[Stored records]
-- start --

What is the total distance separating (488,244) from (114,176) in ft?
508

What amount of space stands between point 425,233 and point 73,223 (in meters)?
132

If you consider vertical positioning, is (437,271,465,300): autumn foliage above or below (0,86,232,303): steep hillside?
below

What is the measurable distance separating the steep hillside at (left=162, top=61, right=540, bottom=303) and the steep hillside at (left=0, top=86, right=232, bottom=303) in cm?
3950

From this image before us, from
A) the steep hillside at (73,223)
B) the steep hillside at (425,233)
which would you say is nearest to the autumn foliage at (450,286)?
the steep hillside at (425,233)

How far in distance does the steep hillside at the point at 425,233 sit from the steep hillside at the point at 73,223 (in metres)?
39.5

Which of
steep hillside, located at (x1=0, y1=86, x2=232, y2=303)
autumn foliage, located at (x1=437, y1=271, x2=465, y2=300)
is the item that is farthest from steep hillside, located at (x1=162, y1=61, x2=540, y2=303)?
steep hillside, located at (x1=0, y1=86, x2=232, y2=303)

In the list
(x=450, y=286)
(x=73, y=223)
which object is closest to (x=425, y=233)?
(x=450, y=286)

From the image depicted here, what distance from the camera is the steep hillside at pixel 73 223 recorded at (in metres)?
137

-- end --
-- start --

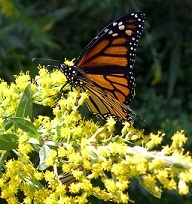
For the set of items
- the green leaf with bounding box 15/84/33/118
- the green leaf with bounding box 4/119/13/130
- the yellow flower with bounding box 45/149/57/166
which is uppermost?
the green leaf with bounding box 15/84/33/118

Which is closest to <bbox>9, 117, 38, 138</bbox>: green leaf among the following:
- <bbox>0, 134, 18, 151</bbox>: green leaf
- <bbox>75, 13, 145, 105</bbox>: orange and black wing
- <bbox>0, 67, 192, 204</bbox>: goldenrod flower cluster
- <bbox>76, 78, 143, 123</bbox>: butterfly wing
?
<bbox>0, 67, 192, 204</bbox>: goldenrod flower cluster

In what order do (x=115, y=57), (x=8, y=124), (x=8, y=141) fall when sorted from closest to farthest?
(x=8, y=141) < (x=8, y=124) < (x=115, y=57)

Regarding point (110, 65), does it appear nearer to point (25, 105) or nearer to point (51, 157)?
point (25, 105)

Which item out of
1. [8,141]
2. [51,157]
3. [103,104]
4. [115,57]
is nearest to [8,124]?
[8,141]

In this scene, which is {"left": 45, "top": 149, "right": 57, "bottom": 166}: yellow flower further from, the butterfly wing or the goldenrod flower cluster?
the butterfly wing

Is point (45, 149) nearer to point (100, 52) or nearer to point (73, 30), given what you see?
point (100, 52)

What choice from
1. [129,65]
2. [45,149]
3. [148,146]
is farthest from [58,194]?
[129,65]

-- end --

▶ _WORK TO COMPLETE_
State how many lines of the stored records contain the word "leaf". Reply with the number alone.

▶ _OUTPUT FOR THIS TASK_
5